Mi barrio, mi pueblo, mi ciudad, son expresiones que las escuchamos a diario con un sentido de pertenencia, porque nos gusta identificarnos con algo, queremos ser parte de una colectividad, somos seres sociales.
Estas mismas expresiones se van cargando últimamente de un sentido de propiedad, de manera que ahora cada quien se siente dueño de estos cerros, de aquellas praderas, de aquellos campos, de estos cultivos y de estos bienes.
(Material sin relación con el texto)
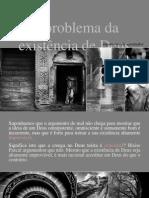 O problema da existência de Deus (3)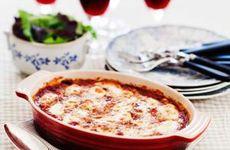 Auberginegratäng med mozzarella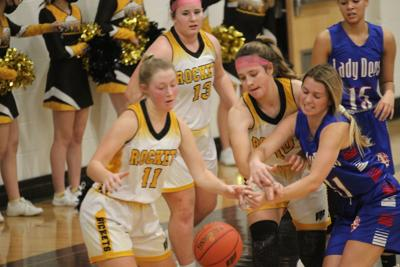 Rockets re-fire against Lady Dees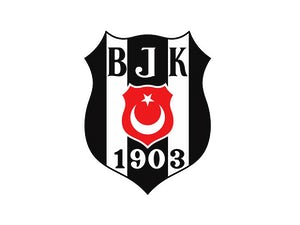 Besiktas boycott Turkish Cup game resumption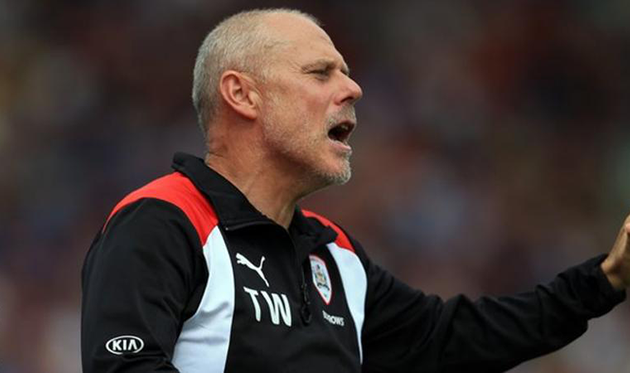 Барнсли отстранил ассистента тренера из-за обвинений вкоррупции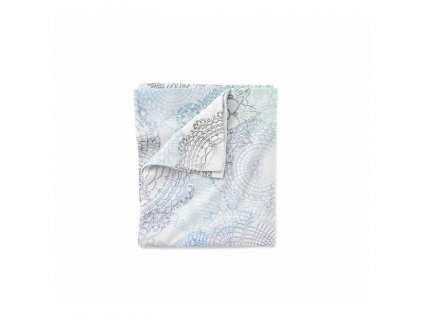 Bavlněné ložní povlečení 135x100 cm BOHO modro šedá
A este paso, afirmaremos que nadie puede jugar en la cancha de nuestro barrio, que ningún desconocido podrá transitar por las calles de nuestra zona o podrá tomarse un baño de sol en nuestra plaza.
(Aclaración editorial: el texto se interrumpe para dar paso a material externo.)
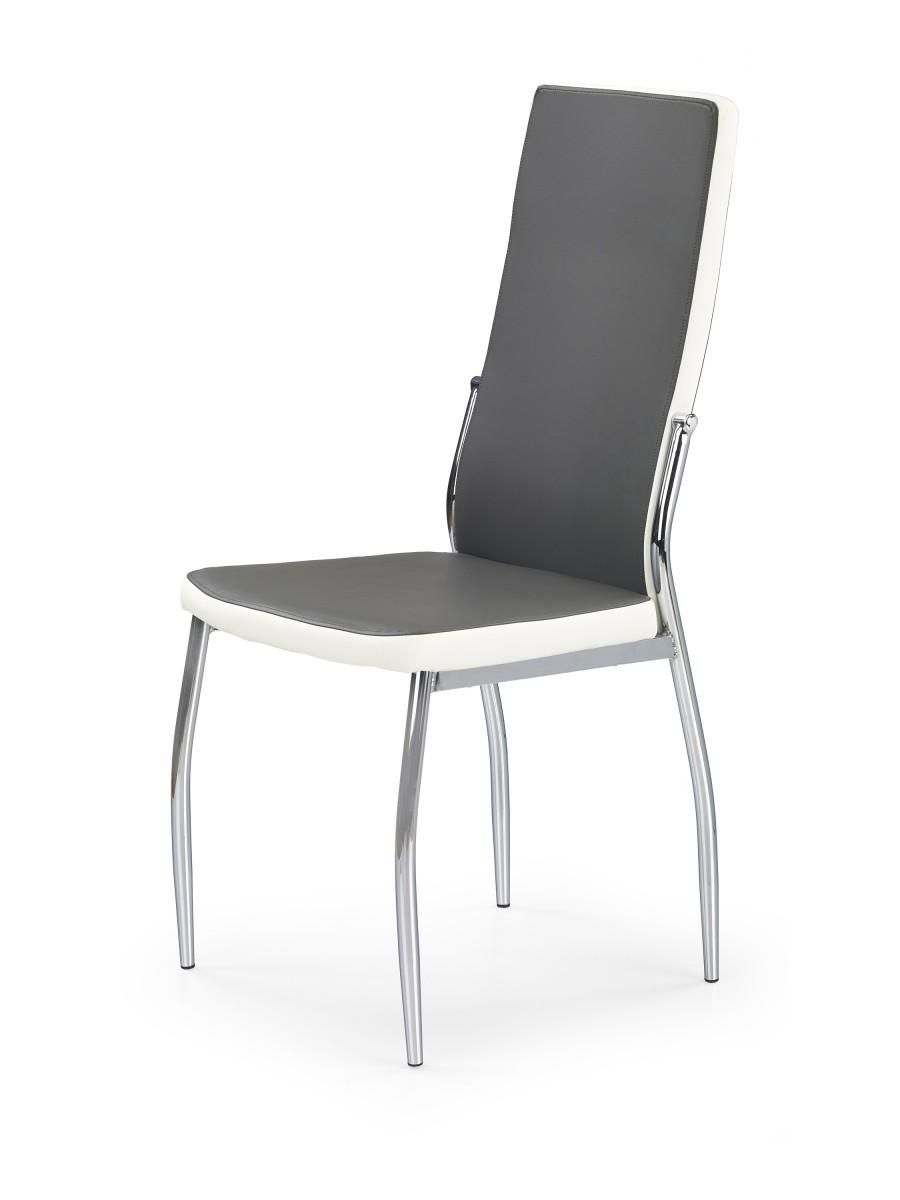 Halmar Jídelní židle Irena šedá/bílá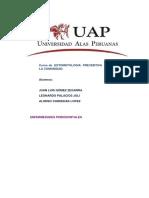 120074342 1 Las Cofradias de Negros en La America Hispana Ildefonso Gutierrez Azopardo PDF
Los casos presentados en Colquiri y Mallku Khota, que son la continuación de otras actitudes intemperantes muestran que, de un tiempo a esta parte, los habitantes de distintas regiones del país se han convertido en celosos guardianes del lugar en que viven.
La teoría fisiocrática sostenía que la riqueza venía de la tierra y que sólo la agricultura producía más de lo que necesitaba para mantener a los que se ocupan de ella, de manera que el Estado debería prestar atención a ese excedente para obtener fondos.
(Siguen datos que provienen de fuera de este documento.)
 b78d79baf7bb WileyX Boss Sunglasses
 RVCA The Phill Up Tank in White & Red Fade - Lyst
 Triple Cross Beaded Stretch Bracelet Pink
A los fisiócratas se les atribuye la expresión: “la tierra es de quien la trabaja” y que, tendría su correlato en nuestro país: “la tierra es de quien la codicia”, porque ahora los trabajadores mineros quieren tomar el papel de propietarios, los campesinos quieren ser mineros y así seguirá la bola de la discordia sin que nadie la detenga.
El paso a las republiquetas, con territorios organizados por el líder o caudillo, sin ningún rasgo de institucionalidad, está a la vuelta de la esquina, si es que no se corta esta cadena de pedidos y supuestos derechos de quienes han nacido en determinado lugar y, por ende, se creen con el derecho de ejercer la propiedad de todo lo que le rodea.
Los primeros afectados son los inversores privados, los que invierten en maquinarias y asignan sueldos a sus trabajadores, amén de compensar por el medio ambiente y los probables daños ecológicos a la zona. A este paso, pocos querrán invertir a sabiendas que les espera un garrotazo en el momento menos esperado.
¿Y qué queda? Los dueños del lugar explotarán las riquezas a pico y pala como los gambusinos de hace dos siglos, la mayoría de los cuales empezaban pobres y terminaban igual, porque la codicia permitía que los más fuertes aplanen a los débiles.
Disfrazar la codicia bajo el derecho a alguna propiedad que les confiere el vivir en determinado lugar terminará por confundir a todos, dividir más a las regiones y poblados, de manera que pronto cada grupo humano vivirá en su pequeña republiqueta intentando guardar lo que tiene, aunque no pueda explotarla posteriormente y termine tan pobre como empezó.
Ernesto Murillo Estrada es editor general de EL DIARIO.